[Отрывок]
■ ■ ■

СЛУШАТЕЛЬ СЕРЬЁЗНОЙ МУЗЫКИ И ЕГО ВОСПИТАНИЕ
— О друг мой, Аркадий Николаич! — воскликнул Базаров, –
об одном прошу тебя: не говори красиво.
Тургенев. Отцы и дети
Мы живём в особое время. Наверное, так говорили всегда, всякое время было особым. И всё же. Как Шпенглер писал о «закате Европы», Фукуяма о «конце истории», а Стравинский о «конце классической гармонии», так можно сегодня сказать если не о конце, то как минимум о паузе в истории серьёзной демократической музыки. О конце могут говорить только пророки, я не из их числа, но пауза налицо. То, что сегодня в музыкальном искусстве серьёзно, то недемократично. И напротив, что демократично, то несерьёзно. Причин тому множество. Композиторы «классического модерна» видели причину во внутренней исчерпанности языковых средств. Но языковые средства не существуют вне человеческого восприятия. Кризис в искусстве всегда происходит в головах не только творцов, но и консументов, т.е. потребителей. В конце концов, всякий творец тоже потребитель.

■ ■ ■

[Записи]
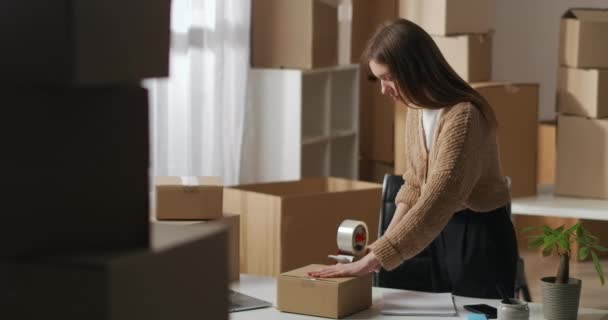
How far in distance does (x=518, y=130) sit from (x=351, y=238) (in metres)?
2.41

■ ■ ■

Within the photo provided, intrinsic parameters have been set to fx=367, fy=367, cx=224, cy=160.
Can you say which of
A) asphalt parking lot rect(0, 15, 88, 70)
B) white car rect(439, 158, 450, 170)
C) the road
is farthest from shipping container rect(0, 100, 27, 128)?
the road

■ ■ ■

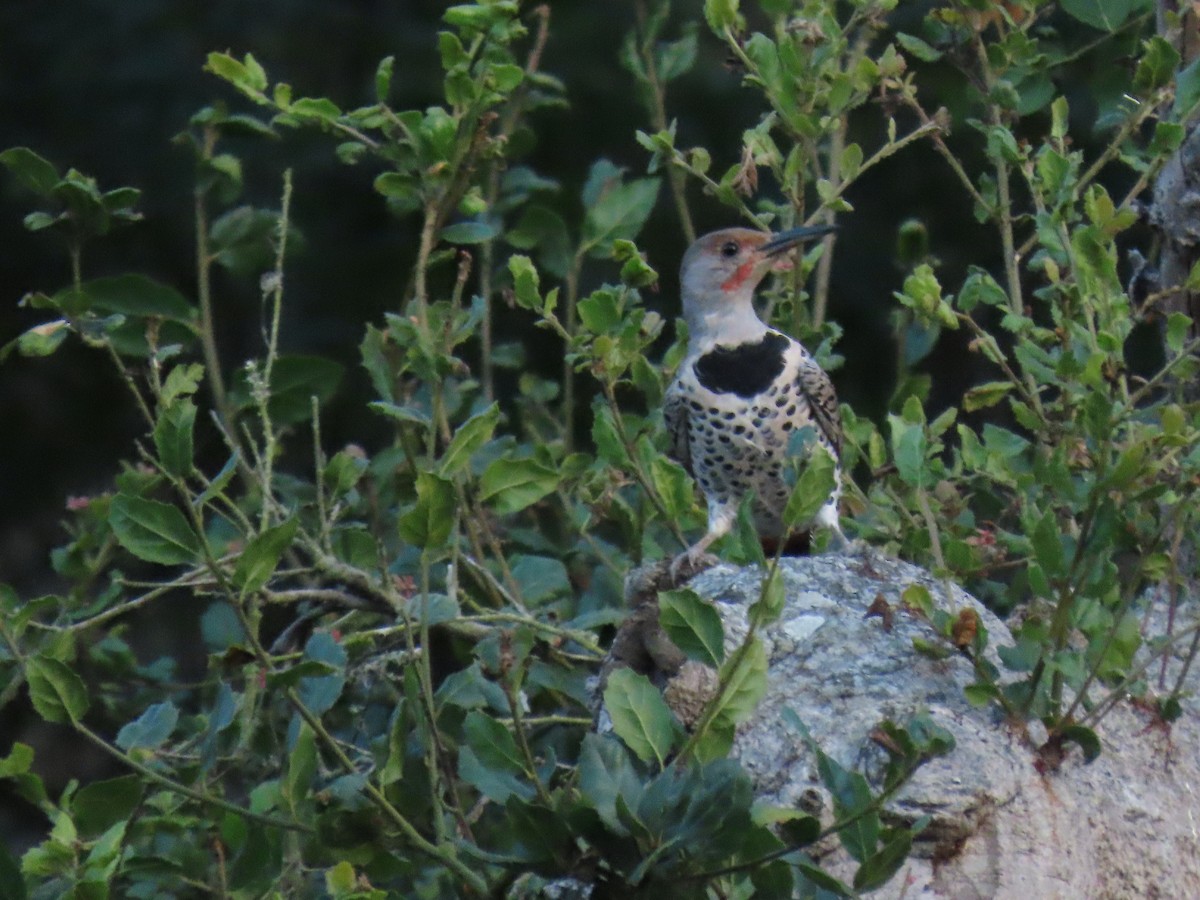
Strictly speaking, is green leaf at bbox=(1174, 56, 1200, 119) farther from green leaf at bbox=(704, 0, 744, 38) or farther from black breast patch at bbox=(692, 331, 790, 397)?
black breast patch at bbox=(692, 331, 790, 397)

■ ■ ■

[Задания]
1. Отберите из записей все строки, в которых есть слово «rect», учитывая регистр букв.
2. Продолжите отрывок о слушателе серьёзной музыки, начав сразу после его последнего предложения.

[Ответы к заданиям]
1.
A) asphalt parking lot rect(0, 15, 88, 70)
B) white car rect(439, 158, 450, 170)
is farthest from shipping container rect(0, 100, 27, 128)?

2.
Обернёмся и посмотрим на типологию творцов музыки в европейской истории. В не таком уж далёком прошлом мы разглядим скромных производителей, работавших на заказ. Заказчиком была церковь. От композитора требовалось не изыскание новых выразительных средств, но следование надёжному канону, гарантирующему апробированный результат — создание благоговейной атмосферы во время богослужения. Это внешнее требование не противоречило внутренней потребности самого композитора. Потребителями этой музыки были прихожане. Их способность к восприятию нового не отставала от способности композитора к созданию нового, поскольку новое накапливалось достаточно медленно. Это было серьёзное и в то же время демократичное искусство.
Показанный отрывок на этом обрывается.